→ DATA EXCERPTS:
++++
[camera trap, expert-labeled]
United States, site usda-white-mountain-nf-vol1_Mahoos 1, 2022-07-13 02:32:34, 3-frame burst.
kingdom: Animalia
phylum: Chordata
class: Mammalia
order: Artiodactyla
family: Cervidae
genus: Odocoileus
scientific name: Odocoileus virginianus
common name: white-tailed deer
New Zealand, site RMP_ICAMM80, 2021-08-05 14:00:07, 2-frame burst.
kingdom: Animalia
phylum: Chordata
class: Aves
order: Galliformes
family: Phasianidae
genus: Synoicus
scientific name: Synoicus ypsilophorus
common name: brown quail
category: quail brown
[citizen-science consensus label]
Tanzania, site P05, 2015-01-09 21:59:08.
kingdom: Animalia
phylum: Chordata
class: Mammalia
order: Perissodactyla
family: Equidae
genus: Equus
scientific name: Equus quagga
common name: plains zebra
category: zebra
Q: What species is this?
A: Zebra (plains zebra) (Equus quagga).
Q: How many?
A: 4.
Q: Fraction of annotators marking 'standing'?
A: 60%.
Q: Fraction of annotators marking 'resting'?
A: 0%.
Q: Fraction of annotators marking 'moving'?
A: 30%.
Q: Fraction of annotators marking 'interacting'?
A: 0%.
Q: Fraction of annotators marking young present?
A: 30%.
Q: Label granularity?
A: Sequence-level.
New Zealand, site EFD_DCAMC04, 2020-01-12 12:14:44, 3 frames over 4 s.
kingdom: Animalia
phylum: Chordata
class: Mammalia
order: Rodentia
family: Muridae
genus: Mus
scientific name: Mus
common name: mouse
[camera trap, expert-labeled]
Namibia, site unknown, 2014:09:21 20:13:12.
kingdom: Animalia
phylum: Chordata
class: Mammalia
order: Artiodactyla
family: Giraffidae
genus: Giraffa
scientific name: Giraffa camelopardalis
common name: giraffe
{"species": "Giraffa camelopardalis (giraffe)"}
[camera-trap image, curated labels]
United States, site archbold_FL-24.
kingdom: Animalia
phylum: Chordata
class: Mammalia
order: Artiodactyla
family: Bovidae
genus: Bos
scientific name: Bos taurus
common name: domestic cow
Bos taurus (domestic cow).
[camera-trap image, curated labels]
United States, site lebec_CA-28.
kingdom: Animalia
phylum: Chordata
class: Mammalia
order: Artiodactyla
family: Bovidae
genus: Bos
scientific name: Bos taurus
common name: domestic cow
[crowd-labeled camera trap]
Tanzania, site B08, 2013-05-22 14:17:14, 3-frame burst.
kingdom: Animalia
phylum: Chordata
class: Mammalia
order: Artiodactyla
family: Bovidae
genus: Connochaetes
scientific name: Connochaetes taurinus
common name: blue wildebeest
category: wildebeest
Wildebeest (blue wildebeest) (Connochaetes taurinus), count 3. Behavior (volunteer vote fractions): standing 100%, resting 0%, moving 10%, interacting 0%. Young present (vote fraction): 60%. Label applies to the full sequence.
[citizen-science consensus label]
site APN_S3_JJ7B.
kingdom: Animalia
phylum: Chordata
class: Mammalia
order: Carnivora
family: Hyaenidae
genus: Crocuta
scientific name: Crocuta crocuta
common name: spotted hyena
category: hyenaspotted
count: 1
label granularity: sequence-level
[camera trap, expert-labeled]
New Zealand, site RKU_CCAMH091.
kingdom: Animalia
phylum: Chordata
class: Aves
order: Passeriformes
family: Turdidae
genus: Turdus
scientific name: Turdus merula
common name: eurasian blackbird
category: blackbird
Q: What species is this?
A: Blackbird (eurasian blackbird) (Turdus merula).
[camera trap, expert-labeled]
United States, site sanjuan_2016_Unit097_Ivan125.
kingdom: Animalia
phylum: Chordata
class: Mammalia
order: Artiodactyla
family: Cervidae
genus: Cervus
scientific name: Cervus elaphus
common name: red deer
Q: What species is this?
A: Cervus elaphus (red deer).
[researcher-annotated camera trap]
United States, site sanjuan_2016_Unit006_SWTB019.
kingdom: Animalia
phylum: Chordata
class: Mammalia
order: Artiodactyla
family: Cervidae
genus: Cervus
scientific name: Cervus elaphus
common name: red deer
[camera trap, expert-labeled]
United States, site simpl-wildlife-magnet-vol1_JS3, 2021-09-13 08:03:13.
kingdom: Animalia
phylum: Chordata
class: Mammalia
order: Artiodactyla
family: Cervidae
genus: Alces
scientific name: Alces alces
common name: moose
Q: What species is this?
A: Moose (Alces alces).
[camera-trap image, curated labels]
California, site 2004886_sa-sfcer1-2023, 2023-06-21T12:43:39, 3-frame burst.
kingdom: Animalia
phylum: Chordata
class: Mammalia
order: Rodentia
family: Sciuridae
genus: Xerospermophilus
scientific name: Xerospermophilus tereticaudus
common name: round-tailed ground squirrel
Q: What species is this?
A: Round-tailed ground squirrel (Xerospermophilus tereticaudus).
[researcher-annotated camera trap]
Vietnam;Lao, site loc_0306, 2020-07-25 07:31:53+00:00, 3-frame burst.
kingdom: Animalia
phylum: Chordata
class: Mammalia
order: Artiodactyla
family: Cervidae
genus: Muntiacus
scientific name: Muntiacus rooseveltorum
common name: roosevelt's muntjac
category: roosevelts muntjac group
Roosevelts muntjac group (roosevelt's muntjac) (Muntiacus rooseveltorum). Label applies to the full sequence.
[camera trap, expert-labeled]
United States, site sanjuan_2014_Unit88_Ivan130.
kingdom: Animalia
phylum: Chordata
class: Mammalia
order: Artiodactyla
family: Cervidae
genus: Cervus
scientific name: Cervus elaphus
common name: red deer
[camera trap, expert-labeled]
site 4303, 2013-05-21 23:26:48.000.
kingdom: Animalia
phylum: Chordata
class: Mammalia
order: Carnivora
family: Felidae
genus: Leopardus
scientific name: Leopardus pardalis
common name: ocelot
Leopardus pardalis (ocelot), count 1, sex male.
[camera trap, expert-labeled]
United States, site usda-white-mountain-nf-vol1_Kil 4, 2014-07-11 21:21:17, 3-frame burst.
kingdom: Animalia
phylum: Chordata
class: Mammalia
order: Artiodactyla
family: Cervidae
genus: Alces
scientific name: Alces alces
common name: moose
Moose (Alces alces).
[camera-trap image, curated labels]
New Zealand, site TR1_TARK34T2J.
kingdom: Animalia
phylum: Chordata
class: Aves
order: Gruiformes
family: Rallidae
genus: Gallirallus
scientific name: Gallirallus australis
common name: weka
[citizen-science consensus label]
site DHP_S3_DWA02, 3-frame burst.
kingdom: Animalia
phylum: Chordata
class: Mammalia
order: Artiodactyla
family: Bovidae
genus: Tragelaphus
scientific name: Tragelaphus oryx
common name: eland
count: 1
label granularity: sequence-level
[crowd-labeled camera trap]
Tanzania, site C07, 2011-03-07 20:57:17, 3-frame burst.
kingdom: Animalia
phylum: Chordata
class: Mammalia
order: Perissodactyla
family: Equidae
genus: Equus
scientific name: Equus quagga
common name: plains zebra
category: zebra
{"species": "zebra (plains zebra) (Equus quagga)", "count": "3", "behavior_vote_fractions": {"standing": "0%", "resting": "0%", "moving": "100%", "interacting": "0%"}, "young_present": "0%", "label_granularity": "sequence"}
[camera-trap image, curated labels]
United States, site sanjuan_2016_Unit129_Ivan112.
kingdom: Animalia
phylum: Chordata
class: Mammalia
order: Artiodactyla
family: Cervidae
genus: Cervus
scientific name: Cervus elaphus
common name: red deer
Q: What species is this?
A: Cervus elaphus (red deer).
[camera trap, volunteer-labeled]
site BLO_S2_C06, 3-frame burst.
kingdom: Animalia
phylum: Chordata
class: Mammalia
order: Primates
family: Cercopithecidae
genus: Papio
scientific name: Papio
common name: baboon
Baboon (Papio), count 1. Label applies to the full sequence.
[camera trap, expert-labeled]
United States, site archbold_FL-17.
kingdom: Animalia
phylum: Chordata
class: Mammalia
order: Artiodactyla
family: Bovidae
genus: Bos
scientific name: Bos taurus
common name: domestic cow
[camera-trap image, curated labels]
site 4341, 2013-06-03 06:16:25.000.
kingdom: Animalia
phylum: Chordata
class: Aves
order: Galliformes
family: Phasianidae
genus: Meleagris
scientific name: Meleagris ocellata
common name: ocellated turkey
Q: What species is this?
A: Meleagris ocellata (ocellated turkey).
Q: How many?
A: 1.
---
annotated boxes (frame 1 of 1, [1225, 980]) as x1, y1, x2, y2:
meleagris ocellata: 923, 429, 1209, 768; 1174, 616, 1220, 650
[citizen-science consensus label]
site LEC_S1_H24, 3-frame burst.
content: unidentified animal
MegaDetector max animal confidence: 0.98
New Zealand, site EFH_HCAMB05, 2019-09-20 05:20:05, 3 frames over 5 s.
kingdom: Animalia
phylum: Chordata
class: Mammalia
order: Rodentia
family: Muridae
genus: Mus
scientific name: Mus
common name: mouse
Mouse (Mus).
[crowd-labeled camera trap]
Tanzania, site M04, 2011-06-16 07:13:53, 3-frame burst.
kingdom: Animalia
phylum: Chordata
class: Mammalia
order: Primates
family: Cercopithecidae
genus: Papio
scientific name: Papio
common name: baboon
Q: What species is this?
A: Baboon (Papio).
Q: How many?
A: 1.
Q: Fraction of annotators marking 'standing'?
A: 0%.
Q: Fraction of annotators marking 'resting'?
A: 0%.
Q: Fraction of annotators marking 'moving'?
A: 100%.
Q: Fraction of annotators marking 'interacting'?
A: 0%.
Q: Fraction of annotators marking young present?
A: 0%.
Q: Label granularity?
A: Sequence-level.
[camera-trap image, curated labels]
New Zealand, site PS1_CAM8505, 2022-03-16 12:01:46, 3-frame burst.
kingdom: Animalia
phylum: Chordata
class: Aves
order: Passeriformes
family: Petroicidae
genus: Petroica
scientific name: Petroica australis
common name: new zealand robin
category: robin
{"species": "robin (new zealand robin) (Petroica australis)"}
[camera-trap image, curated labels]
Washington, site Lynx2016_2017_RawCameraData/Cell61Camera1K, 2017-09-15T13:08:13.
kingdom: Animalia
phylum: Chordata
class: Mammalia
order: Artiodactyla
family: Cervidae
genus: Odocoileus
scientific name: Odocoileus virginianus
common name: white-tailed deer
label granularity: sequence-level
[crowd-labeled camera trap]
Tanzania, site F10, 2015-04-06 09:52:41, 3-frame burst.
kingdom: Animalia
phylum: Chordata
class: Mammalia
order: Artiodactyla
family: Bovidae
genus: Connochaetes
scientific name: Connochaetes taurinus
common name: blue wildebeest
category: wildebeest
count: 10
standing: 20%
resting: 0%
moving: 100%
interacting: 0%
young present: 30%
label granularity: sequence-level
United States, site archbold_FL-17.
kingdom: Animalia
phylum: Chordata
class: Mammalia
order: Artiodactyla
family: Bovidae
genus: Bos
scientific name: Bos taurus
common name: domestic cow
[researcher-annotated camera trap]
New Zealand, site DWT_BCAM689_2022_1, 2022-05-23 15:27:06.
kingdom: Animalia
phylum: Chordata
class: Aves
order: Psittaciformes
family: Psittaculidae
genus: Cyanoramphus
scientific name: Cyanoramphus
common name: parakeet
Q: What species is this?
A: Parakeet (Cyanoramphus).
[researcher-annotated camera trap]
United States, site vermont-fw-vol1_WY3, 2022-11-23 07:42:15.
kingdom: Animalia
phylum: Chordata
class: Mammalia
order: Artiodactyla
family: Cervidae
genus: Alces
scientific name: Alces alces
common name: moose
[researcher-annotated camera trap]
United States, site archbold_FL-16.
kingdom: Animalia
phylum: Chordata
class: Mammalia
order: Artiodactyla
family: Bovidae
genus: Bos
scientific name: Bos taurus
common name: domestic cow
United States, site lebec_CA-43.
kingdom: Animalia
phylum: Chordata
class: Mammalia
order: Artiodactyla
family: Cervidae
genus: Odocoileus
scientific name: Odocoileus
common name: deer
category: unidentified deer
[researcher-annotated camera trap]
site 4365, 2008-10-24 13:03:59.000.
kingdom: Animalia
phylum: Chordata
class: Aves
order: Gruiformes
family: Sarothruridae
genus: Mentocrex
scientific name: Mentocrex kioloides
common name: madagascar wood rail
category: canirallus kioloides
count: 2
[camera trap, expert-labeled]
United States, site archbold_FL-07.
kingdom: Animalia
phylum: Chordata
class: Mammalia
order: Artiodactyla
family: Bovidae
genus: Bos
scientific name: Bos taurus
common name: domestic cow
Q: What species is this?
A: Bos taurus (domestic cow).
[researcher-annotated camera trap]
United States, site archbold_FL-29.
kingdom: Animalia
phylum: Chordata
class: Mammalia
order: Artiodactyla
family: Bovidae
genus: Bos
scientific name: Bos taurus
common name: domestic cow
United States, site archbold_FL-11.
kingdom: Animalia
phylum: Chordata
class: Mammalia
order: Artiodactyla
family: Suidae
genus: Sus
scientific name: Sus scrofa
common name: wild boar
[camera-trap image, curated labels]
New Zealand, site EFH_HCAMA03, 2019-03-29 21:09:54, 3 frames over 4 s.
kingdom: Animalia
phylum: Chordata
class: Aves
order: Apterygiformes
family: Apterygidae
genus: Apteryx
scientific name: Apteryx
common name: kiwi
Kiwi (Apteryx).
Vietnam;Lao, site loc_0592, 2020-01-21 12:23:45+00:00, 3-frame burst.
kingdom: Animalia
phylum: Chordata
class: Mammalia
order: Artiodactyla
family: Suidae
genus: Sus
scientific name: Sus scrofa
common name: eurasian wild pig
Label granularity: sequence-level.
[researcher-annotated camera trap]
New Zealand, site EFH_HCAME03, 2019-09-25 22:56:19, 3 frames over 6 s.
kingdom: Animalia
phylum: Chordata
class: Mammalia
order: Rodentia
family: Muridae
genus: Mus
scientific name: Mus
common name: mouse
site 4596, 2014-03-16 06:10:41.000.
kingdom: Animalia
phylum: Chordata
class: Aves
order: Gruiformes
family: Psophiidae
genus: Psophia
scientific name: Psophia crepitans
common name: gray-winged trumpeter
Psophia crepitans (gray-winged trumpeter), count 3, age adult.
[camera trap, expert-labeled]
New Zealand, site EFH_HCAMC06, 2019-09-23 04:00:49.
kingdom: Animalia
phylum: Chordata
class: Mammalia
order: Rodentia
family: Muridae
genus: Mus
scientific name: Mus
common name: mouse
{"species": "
++++
Only the lines from the start of the material through the line containing "A: Zebra (plains zebra) (Equus quagga)." belong in the answer, each copied exactly.

[camera trap, expert-labeled]
United States, site usda-white-mountain-nf-vol1_Mahoos 1, 2022-07-13 02:32:34, 3-frame burst.
kingdom: Animalia
phylum: Chordata
class: Mammalia
order: Artiodactyla
family: Cervidae
genus: Odocoileus
scientific name: Odocoileus virginianus
common name: white-tailed deer
New Zealand, site RMP_ICAMM80, 2021-08-05 14:00:07, 2-frame burst.
kingdom: Animalia
phylum: Chordata
class: Aves
order: Galliformes
family: Phasianidae
genus: Synoicus
scientific name: Synoicus ypsilophorus
common name: brown quail
category: quail brown
[citizen-science consensus label]
Tanzania, site P05, 2015-01-09 21:59:08.
kingdom: Animalia
phylum: Chordata
class: Mammalia
order: Perissodactyla
family: Equidae
genus: Equus
scientific name: Equus quagga
common name: plains zebra
category: zebra
Q: What species is this?
A: Zebra (plains zebra) (Equus quagga).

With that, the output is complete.